─── Document extract ───

Gareth Williams said...

Well and deservedly nailed. Unbelievably, the story led Friday's BBC News at Ten. But yesterday's headlines and stories in the Sundays provided the best comedy: the journos had adopted their po-faced, first draft of history tone to reflect on Friday's momentous events.

Willard said...

I agree with Gaw. It's as though the media are looking around, waiting to see who is going to be the first to burst into laughter.

MattF said...

Well, the media once idolized Tiger as a model of Buddhist Virtue. Turned out he's an excellent golfer but not a student of the Fire Sermon. Tsk, tsk, etc. "We regret the error" might be appropriate at this point-- but, in fact, they don't.

worm said...

I thought the whole point of golf was that it was a sport for men who no longer find their wives attractive, or are bored of being nagged, and thus use the sport as an excuse to stay out of the house for as long as possible. Surely then Tiger's ill-treatment of his spouse should actually improve his standing with the 19th hole fraternity?

Hey Skipper said...

When my life comes to its inevitable end, I may not have much to reflect upon with real pride, but I will have this: I have not read or heard a single word of Wood's supination.

The other thing I will be able to ponder is that one cannot fall off a cliff one is not standing next to. Being not being particularly attractive to women makes virtue far easier.

Although not be honestly bragged about.

Susan said...

Golf is tedious and I suppose this makes Tiger mildly less boring, though sadly not more cultured, or better looking. Men are s**ts, but we love you (probably because we can't take you seriously).

───

Stated goal A:
Answer these questions about the comment thread:
(i) Which news program did the story lead on Friday, according to Gareth Williams?
(ii) Whom does Willard say he agrees with?
(iii) What single word does Susan use to describe golf?

─── Exercise data ───

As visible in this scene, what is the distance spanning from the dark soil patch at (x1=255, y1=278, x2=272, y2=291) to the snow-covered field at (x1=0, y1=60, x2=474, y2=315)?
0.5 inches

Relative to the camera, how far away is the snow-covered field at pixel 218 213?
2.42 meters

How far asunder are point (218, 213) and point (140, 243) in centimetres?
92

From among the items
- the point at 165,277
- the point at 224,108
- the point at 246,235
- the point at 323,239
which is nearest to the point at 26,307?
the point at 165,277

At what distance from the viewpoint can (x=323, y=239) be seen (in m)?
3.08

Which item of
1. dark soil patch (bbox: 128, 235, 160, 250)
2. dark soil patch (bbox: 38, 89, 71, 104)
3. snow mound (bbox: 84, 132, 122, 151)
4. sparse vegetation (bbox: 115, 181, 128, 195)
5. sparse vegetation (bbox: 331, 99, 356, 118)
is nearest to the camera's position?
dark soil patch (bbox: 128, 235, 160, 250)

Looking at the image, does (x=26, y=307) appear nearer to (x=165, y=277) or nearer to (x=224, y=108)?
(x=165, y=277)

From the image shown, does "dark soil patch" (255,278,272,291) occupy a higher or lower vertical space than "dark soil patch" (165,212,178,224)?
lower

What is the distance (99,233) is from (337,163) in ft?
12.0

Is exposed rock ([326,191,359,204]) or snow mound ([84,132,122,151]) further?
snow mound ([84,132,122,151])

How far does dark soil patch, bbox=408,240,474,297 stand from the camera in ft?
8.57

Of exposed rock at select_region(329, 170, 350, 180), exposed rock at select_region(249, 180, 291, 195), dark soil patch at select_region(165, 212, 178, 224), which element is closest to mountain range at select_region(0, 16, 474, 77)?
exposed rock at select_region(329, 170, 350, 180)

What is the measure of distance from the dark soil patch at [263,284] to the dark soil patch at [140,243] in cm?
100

───

Stated goal B:
Duplicate the records starting with the line that contains "At what distance" and going on through the last line of the records, keeping every line unchanged.

Final answer A:
(i) BBC News at Ten
(ii) Gaw
(iii) Tedious

Final answer B:
At what distance from the viewpoint can (x=323, y=239) be seen (in m)?
3.08

Which item of
1. dark soil patch (bbox: 128, 235, 160, 250)
2. dark soil patch (bbox: 38, 89, 71, 104)
3. snow mound (bbox: 84, 132, 122, 151)
4. sparse vegetation (bbox: 115, 181, 128, 195)
5. sparse vegetation (bbox: 331, 99, 356, 118)
is nearest to the camera's position?
dark soil patch (bbox: 128, 235, 160, 250)

Looking at the image, does (x=26, y=307) appear nearer to (x=165, y=277) or nearer to (x=224, y=108)?
(x=165, y=277)

From the image shown, does "dark soil patch" (255,278,272,291) occupy a higher or lower vertical space than "dark soil patch" (165,212,178,224)?
lower

What is the distance (99,233) is from (337,163) in ft?
12.0

Is exposed rock ([326,191,359,204]) or snow mound ([84,132,122,151]) further?
snow mound ([84,132,122,151])

How far does dark soil patch, bbox=408,240,474,297 stand from the camera in ft?
8.57

Of exposed rock at select_region(329, 170, 350, 180), exposed rock at select_region(249, 180, 291, 195), dark soil patch at select_region(165, 212, 178, 224), which element is closest to mountain range at select_region(0, 16, 474, 77)?
exposed rock at select_region(329, 170, 350, 180)

What is the measure of distance from the dark soil patch at [263,284] to the dark soil patch at [140,243] in cm?
100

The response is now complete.